VanEck Gold Miners ETF
Expense Ratio
~0.51%
Top 3 Holdings
Agnico Eagle Mines (AEM), Newmont Corporation (NEM), Barrick Gold (ABX)
Index
MarketVector Global Gold Miners Index (global producers & royalty/streaming companies)
Why GDX?
- Go-to gold equity proxy: GDX is the standard gold miners ETF – huge AUM, very high volume, tight spreads.
- Global, diversified miner exposure: It holds major producers and royalty names across North America, Australia, South Africa, and other mining markets.

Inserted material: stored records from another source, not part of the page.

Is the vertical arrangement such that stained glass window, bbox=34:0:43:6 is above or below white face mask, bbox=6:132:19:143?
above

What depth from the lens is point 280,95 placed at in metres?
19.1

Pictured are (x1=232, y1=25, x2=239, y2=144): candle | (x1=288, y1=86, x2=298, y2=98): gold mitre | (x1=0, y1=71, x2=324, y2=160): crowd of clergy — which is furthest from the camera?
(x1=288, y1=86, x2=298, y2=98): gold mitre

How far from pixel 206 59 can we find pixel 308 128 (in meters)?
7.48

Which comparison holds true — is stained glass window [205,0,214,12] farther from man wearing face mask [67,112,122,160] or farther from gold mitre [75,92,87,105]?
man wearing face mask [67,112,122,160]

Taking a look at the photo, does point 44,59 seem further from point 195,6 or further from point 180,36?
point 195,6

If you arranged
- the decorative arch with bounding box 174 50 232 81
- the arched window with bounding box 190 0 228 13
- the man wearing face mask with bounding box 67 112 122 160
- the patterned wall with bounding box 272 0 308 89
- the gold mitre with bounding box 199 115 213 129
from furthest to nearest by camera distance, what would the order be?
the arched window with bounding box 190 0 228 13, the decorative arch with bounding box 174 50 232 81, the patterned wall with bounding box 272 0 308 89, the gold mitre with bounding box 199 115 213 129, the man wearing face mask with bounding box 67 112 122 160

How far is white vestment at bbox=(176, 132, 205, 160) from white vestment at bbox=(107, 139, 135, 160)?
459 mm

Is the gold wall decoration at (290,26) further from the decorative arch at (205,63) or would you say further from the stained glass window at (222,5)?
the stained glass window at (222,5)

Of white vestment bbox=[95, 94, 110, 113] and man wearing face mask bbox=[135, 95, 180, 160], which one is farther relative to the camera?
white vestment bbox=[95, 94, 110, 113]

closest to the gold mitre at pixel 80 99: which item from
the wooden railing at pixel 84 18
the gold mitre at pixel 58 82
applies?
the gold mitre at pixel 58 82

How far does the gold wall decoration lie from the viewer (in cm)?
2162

iShares Global Clean Energy ETF
Expense Ratio
~0.39%
Top Holdings
First Solar (FSLR), Bloom Energy (BE), Vestas Wind Systems (VWS), Iberdrola (IBE)
Scope
Global clean energy producers and equipment makers (solar, wind, fuel cells, utilities)
Why ICLN?
- Global, diversified green-energy play: ICLN spans U.S. and international clean-energy leaders, reducing single-country risk.
- Reasonable fee for a niche theme: 0.39% is typical for thematic/ESG sleeves, especially given the specialized index and global scope.